Оставшись один, Переверзев растерянно прошелся по квартире, протер очки и, разведя руками, веско сказал в тишину воображаемой аудитории:
—Тем не менее, относительно Руцкого я еще когда ему говорил! Можно было сделать выводы... А он... И даже чаю не выпил!
13.
Олегу Петровичу совсем не хотелось чаю. Выбежав на улицу, он прежде всего расстался со свидетельствами своего позора, запихав их в урну для мусора. Брюк было жалко до слез, но не являться же к Барскому с мокрым бельем под мышкой! А явиться Стеблицкий решил твердо и окончательно. Все разваливалось, как карточный домик. Желания сотрясали душу. Мучили мерзостные сны. В ушах стоял звон от автоматных очередей.

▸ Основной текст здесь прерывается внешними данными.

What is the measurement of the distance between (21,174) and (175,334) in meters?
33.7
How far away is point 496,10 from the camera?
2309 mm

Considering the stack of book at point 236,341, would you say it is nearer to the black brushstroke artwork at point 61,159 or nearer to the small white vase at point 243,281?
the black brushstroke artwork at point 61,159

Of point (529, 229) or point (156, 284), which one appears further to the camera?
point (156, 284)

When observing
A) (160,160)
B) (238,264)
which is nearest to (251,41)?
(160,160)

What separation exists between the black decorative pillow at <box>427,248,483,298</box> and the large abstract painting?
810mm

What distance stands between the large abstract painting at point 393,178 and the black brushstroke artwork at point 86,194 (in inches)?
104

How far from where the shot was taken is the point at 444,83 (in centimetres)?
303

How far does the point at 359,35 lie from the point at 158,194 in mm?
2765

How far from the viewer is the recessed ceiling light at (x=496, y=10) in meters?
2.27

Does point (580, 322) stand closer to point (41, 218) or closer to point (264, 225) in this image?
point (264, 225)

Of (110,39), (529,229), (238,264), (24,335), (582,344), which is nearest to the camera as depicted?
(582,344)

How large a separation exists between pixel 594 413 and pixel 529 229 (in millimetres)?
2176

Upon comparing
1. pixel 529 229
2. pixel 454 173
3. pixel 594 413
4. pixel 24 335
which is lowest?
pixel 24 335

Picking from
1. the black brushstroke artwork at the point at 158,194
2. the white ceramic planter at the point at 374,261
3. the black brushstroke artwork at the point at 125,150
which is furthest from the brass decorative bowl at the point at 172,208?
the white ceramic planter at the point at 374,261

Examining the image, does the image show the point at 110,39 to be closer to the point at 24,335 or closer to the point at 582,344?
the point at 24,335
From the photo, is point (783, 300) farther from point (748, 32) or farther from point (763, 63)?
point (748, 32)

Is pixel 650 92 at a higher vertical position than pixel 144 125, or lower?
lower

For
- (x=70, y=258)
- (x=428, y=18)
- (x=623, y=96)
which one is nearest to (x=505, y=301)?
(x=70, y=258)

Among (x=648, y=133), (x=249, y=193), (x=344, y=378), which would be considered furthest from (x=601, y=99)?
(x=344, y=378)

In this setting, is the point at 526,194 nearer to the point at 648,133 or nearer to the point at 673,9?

У каждого человека бывает в жизни момент, когда чаша переполнена, и он, собрав в кулак всю свою волю, отчебучивает нечто такое, после чего хорошие знакомые еще долго восклицают с плохо скрываемой завистью: “Вот на него бы никогда не подумал!” В жизни Олега Петровича как раз наступил такой момент. Самый безнравственный Бутус, увидев сейчас Олега Петровича, грозно нахохлившегося, с напряженным лицом, отчаянно марширующего по середине тротуара в ядовито-зеленых штанах, которые не прикрывали даже лодыжек, смутился бы, проглотил обидные слова и уступил дорогу.
На ходу Олег Петрович выдумал и отшлифовал речь, с которой собирается обратиться к узурпатору чудесного пиджака —там были и совесть и сострадание, и деликатность, и намек на высшие интересы, и цитата была, кажется, из Евтушенко. Помнится, Барский не брезговал Евтушенко.
Однако, когда Олег Петрович позвонил, и ему открыли дверь, вся эта замечательная речь мгновенно вылетела у него из головы. На пороге его встретил мавр.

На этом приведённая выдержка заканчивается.